▶ Request: Rewrite the lines below, substituting "campaign banner" for every occurrence of "protest banner" and leaving everything else unchanged.

━━━━━━━━━━━━━━━━

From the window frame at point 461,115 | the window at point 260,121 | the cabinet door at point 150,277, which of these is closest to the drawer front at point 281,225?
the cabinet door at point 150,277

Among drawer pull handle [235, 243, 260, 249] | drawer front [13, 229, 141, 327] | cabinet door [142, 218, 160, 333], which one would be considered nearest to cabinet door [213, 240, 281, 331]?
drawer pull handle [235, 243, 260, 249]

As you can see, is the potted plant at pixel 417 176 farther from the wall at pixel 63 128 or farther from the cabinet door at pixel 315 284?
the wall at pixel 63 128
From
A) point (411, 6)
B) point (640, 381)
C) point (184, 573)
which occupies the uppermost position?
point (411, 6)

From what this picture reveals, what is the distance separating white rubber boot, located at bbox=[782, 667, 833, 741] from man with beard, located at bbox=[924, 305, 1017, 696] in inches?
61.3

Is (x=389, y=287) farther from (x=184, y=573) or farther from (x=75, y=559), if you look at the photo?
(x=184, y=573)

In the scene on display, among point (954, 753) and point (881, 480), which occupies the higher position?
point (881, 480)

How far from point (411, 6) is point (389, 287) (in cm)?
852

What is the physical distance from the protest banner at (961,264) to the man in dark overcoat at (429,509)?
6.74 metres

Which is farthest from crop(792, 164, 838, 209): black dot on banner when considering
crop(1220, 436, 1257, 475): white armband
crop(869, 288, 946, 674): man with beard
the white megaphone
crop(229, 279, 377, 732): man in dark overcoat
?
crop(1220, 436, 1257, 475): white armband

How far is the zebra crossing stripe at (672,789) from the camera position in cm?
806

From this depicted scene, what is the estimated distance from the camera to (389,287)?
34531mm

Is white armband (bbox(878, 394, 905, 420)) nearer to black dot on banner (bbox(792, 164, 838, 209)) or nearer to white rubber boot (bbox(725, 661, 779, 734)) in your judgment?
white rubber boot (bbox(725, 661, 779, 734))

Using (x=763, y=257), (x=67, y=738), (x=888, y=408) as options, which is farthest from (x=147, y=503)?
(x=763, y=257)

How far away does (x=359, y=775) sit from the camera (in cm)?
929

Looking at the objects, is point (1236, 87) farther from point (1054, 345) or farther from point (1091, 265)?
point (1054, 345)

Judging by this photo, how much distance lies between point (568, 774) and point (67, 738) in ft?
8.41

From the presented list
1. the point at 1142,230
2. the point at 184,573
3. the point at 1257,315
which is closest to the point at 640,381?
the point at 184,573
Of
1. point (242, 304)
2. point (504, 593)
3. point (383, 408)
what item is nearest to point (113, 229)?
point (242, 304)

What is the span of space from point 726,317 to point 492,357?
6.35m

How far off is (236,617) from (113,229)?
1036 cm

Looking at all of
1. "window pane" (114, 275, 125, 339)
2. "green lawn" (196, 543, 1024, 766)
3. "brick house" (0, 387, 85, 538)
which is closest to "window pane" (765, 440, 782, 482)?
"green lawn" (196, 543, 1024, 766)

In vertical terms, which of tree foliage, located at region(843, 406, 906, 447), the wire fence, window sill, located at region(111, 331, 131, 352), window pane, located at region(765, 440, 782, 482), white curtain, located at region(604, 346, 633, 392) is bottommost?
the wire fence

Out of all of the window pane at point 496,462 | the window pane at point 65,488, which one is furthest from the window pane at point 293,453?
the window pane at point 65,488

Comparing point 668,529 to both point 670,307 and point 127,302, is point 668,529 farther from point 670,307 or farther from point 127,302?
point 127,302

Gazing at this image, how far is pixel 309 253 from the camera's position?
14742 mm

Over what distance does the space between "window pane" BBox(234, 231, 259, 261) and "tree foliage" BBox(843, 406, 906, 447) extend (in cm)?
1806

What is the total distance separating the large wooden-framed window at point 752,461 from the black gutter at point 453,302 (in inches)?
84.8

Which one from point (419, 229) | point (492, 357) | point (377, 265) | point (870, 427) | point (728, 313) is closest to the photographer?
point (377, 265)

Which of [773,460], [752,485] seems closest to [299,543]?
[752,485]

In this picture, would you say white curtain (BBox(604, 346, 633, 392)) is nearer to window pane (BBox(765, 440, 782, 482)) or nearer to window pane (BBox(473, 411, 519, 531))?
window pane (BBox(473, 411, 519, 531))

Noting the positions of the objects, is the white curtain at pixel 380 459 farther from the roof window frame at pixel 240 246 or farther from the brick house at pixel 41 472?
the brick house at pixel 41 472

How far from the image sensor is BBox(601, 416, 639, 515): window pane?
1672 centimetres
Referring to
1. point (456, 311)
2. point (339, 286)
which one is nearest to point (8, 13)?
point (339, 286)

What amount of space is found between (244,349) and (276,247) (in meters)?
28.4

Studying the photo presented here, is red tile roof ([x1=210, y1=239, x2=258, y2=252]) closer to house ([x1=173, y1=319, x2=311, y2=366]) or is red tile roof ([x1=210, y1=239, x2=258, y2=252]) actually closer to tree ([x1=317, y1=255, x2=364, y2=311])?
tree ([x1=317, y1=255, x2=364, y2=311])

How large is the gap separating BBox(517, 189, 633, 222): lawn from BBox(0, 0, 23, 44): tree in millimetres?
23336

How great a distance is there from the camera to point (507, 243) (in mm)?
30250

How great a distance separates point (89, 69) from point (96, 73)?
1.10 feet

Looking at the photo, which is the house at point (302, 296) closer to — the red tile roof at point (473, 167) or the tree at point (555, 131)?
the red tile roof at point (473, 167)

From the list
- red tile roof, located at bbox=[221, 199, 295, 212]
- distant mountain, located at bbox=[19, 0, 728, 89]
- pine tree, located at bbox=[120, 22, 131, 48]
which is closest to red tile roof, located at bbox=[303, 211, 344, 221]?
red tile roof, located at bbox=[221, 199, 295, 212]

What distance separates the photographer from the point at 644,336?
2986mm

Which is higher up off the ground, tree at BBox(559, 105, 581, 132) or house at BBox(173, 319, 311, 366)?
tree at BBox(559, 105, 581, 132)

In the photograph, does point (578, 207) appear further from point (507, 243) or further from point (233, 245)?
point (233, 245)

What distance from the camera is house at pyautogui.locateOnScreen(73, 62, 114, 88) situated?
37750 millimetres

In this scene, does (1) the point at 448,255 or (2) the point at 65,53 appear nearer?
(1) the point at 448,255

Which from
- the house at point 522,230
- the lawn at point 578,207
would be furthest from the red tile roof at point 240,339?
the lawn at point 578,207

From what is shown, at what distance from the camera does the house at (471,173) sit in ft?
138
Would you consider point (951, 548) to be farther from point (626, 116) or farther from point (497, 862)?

━━━━━━━━━━━━━━━━

▶ Task result:
From the window frame at point 461,115 | the window at point 260,121 | the cabinet door at point 150,277, which of these is closest to the drawer front at point 281,225?
the cabinet door at point 150,277

Among drawer pull handle [235, 243, 260, 249] | drawer front [13, 229, 141, 327] | cabinet door [142, 218, 160, 333], which one would be considered nearest to cabinet door [213, 240, 281, 331]?
drawer pull handle [235, 243, 260, 249]

As you can see, is the potted plant at pixel 417 176 farther from the wall at pixel 63 128 or farther from the cabinet door at pixel 315 284?
the wall at pixel 63 128
From
A) point (411, 6)
B) point (640, 381)
C) point (184, 573)
which occupies the uppermost position?
point (411, 6)

From what this picture reveals, what is the distance separating white rubber boot, located at bbox=[782, 667, 833, 741] from man with beard, located at bbox=[924, 305, 1017, 696] in inches?
61.3

Is (x=389, y=287) farther from (x=184, y=573) or farther from (x=75, y=559), if you look at the photo?
(x=184, y=573)

In the scene on display, among point (954, 753) and point (881, 480), which occupies the higher position?
point (881, 480)

How far from point (411, 6) is point (389, 287) (in cm)?
852

What is the physical distance from the campaign banner at (961,264) to the man in dark overcoat at (429,509)?
6.74 metres

Which is farthest from crop(792, 164, 838, 209): black dot on banner when considering
crop(1220, 436, 1257, 475): white armband
crop(869, 288, 946, 674): man with beard
the white megaphone
crop(229, 279, 377, 732): man in dark overcoat
?
crop(1220, 436, 1257, 475): white armband

How far is the zebra crossing stripe at (672,789) from the camera position in cm?
806

From this depicted scene, what is the estimated distance from the camera to (389,287)?
34531mm

Is white armband (bbox(878, 394, 905, 420)) nearer to black dot on banner (bbox(792, 164, 838, 209)) or nearer to white rubber boot (bbox(725, 661, 779, 734)) in your judgment?
white rubber boot (bbox(725, 661, 779, 734))

Using (x=763, y=257), (x=67, y=738), (x=888, y=408) as options, which is farthest from (x=147, y=503)?
(x=763, y=257)

How far away does (x=359, y=775) sit from the camera (in cm)?
929

Looking at the objects, is point (1236, 87) farther from point (1054, 345) or farther from point (1091, 265)?
point (1054, 345)

Judging by this photo, how much distance lies between point (568, 774) and point (67, 738) in ft?
8.41

From the presented list
1. the point at 1142,230
2. the point at 184,573
3. the point at 1257,315
which is closest to the point at 640,381?
the point at 184,573
Of
1. point (242, 304)
2. point (504, 593)
3. point (383, 408)
what item is nearest to point (113, 229)?
point (242, 304)

What is the span of space from point 726,317 to point 492,357?
6.35m

How far off is (236,617) from (113,229)?
1036 cm

Looking at all of
1. "window pane" (114, 275, 125, 339)
2. "green lawn" (196, 543, 1024, 766)
3. "brick house" (0, 387, 85, 538)
which is closest to "window pane" (765, 440, 782, 482)?
"green lawn" (196, 543, 1024, 766)

In vertical terms, which of tree foliage, located at region(843, 406, 906, 447), the wire fence, window sill, located at region(111, 331, 131, 352), window pane, located at region(765, 440, 782, 482), white curtain, located at region(604, 346, 633, 392) is bottommost?
the wire fence

Out of all of the window pane at point 496,462 | the window pane at point 65,488, which one is furthest from the window pane at point 293,453?
the window pane at point 65,488

Comparing point 668,529 to both point 670,307 and point 127,302, is point 668,529 farther from point 670,307 or farther from point 127,302?
point 127,302

Gazing at this image, how far is pixel 309 253 from the camera's position?
14742 mm

Over what distance does the space between "window pane" BBox(234, 231, 259, 261) and "tree foliage" BBox(843, 406, 906, 447) extend (in cm)?
1806

What is the total distance separating the large wooden-framed window at point 752,461 from the black gutter at point 453,302 (in inches)?
84.8

Which one from point (419, 229) | point (492, 357) | point (377, 265) | point (870, 427) | point (728, 313) is closest to the photographer?
point (377, 265)

Which of [773,460], [752,485] seems closest to [299,543]?
[752,485]

In this picture, would you say white curtain (BBox(604, 346, 633, 392)) is nearer to window pane (BBox(765, 440, 782, 482)) or nearer to window pane (BBox(473, 411, 519, 531))?
window pane (BBox(473, 411, 519, 531))

Noting the positions of the objects, is the white curtain at pixel 380 459 farther from the roof window frame at pixel 240 246 or farther from the brick house at pixel 41 472?
the brick house at pixel 41 472

How far from the image sensor is BBox(601, 416, 639, 515): window pane?
1672 centimetres
Referring to
1. point (456, 311)
2. point (339, 286)
which one is nearest to point (8, 13)?
point (339, 286)

What amount of space is found between (244,349) and (276,247) (in meters)?
28.4

Studying the photo presented here, is red tile roof ([x1=210, y1=239, x2=258, y2=252]) closer to house ([x1=173, y1=319, x2=311, y2=366]) or is red tile roof ([x1=210, y1=239, x2=258, y2=252]) actually closer to tree ([x1=317, y1=255, x2=364, y2=311])?
tree ([x1=317, y1=255, x2=364, y2=311])

How large is the gap separating BBox(517, 189, 633, 222): lawn from BBox(0, 0, 23, 44): tree in millimetres?
23336

How great a distance is there from the camera to point (507, 243) (in mm)?
30250

How great a distance separates point (89, 69) from point (96, 73)?
1.10 feet

Looking at the photo, which is the house at point (302, 296) closer to — the red tile roof at point (473, 167) or the tree at point (555, 131)?
the red tile roof at point (473, 167)

From the list
- red tile roof, located at bbox=[221, 199, 295, 212]
- distant mountain, located at bbox=[19, 0, 728, 89]
- pine tree, located at bbox=[120, 22, 131, 48]
which is closest to red tile roof, located at bbox=[303, 211, 344, 221]?
red tile roof, located at bbox=[221, 199, 295, 212]

What distance separates the photographer from the point at 644,336?
2986mm

Which is higher up off the ground, tree at BBox(559, 105, 581, 132) or house at BBox(173, 319, 311, 366)?
tree at BBox(559, 105, 581, 132)

In the photograph, does point (578, 207) appear further from point (507, 243) or further from point (233, 245)?
point (233, 245)

What distance from the camera is house at pyautogui.locateOnScreen(73, 62, 114, 88) situated?
37750 millimetres

In this scene, does (1) the point at 448,255 or (2) the point at 65,53 appear nearer?
(1) the point at 448,255

Which from
- the house at point 522,230
- the lawn at point 578,207
would be furthest from the red tile roof at point 240,339?
the lawn at point 578,207

From what is shown, at what distance from the camera does the house at (471,173) sit in ft?
138
Would you consider point (951, 548) to be farther from point (626, 116) or farther from point (497, 862)?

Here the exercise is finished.